(Items from a dataset)
—————

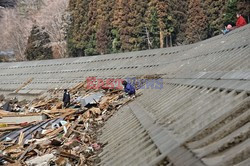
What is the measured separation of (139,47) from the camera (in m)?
49.2

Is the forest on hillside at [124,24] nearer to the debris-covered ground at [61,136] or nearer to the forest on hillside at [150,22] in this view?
the forest on hillside at [150,22]

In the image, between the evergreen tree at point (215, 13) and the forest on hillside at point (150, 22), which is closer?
the evergreen tree at point (215, 13)

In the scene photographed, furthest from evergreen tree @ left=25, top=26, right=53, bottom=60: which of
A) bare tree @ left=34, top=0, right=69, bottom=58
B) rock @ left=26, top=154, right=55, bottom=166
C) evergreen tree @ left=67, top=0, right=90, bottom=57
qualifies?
rock @ left=26, top=154, right=55, bottom=166

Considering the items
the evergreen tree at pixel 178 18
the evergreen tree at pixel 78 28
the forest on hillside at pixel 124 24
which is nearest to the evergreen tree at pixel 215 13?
the forest on hillside at pixel 124 24

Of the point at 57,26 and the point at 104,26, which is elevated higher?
the point at 57,26

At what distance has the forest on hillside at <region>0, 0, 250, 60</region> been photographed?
149ft

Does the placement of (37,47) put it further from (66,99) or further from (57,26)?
(66,99)

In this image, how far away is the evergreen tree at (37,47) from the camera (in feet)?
194

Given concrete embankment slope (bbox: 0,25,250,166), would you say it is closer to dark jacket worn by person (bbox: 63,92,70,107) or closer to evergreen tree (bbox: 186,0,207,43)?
dark jacket worn by person (bbox: 63,92,70,107)

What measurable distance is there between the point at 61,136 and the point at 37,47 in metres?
49.6

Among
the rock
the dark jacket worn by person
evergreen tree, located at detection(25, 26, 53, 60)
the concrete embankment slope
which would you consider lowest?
the rock

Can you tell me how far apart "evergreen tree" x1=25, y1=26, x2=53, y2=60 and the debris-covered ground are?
137ft

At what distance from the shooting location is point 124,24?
161ft

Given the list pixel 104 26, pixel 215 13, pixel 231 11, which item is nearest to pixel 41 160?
pixel 231 11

—————

TASK GOAL – Please recast all the rows above as a Markdown table with the columns No. and Line, numbering each line in order and omitting blank lines. Leave the pictures out of your answer.

TASK RESPONSE –
| No. | Line |
|---|---|
| 1 | What is the measured separation of (139,47) from the camera (in m)? |
| 2 | 49.2 |
| 3 | Is the forest on hillside at [124,24] nearer to the debris-covered ground at [61,136] or nearer to the forest on hillside at [150,22] in this view? |
| 4 | the forest on hillside at [150,22] |
| 5 | In the image, between the evergreen tree at point (215, 13) and the forest on hillside at point (150, 22), which is closer? |
| 6 | the evergreen tree at point (215, 13) |
| 7 | In the scene photographed, furthest from evergreen tree @ left=25, top=26, right=53, bottom=60: which of |
| 8 | A) bare tree @ left=34, top=0, right=69, bottom=58 |
| 9 | B) rock @ left=26, top=154, right=55, bottom=166 |
| 10 | C) evergreen tree @ left=67, top=0, right=90, bottom=57 |
| 11 | qualifies? |
| 12 | rock @ left=26, top=154, right=55, bottom=166 |
| 13 | Considering the items |
| 14 | the evergreen tree at pixel 178 18 |
| 15 | the evergreen tree at pixel 78 28 |
| 16 | the forest on hillside at pixel 124 24 |
| 17 | which is nearest to the evergreen tree at pixel 215 13? |
| 18 | the forest on hillside at pixel 124 24 |
| 19 | Of the point at 57,26 and the point at 104,26, which is elevated higher? |
| 20 | the point at 57,26 |
| 21 | At what distance has the forest on hillside at <region>0, 0, 250, 60</region> been photographed? |
| 22 | 149ft |
| 23 | Does the placement of (37,47) put it further from (66,99) or further from (57,26)? |
| 24 | (66,99) |
| 25 | In this image, how far away is the evergreen tree at (37,47) from the camera (in feet)? |
| 26 | 194 |
| 27 | Given concrete embankment slope (bbox: 0,25,250,166), would you say it is closer to dark jacket worn by person (bbox: 63,92,70,107) or closer to evergreen tree (bbox: 186,0,207,43)? |
| 28 | dark jacket worn by person (bbox: 63,92,70,107) |
| 29 | What measurable distance is there between the point at 61,136 and the point at 37,47 in metres? |
| 30 | 49.6 |
| 31 | Among |
| 32 | the rock |
| 33 | the dark jacket worn by person |
| 34 | evergreen tree, located at detection(25, 26, 53, 60) |
| 35 | the concrete embankment slope |
| 36 | which would you consider lowest? |
| 37 | the rock |
| 38 | Can you tell me how far apart "evergreen tree" x1=25, y1=26, x2=53, y2=60 and the debris-covered ground are? |
| 39 | 137ft |
| 40 | At what distance from the shooting location is point 124,24? |
| 41 | 161ft |
| 42 | Given the list pixel 104 26, pixel 215 13, pixel 231 11, which item is nearest to pixel 41 160? |
| 43 | pixel 231 11 |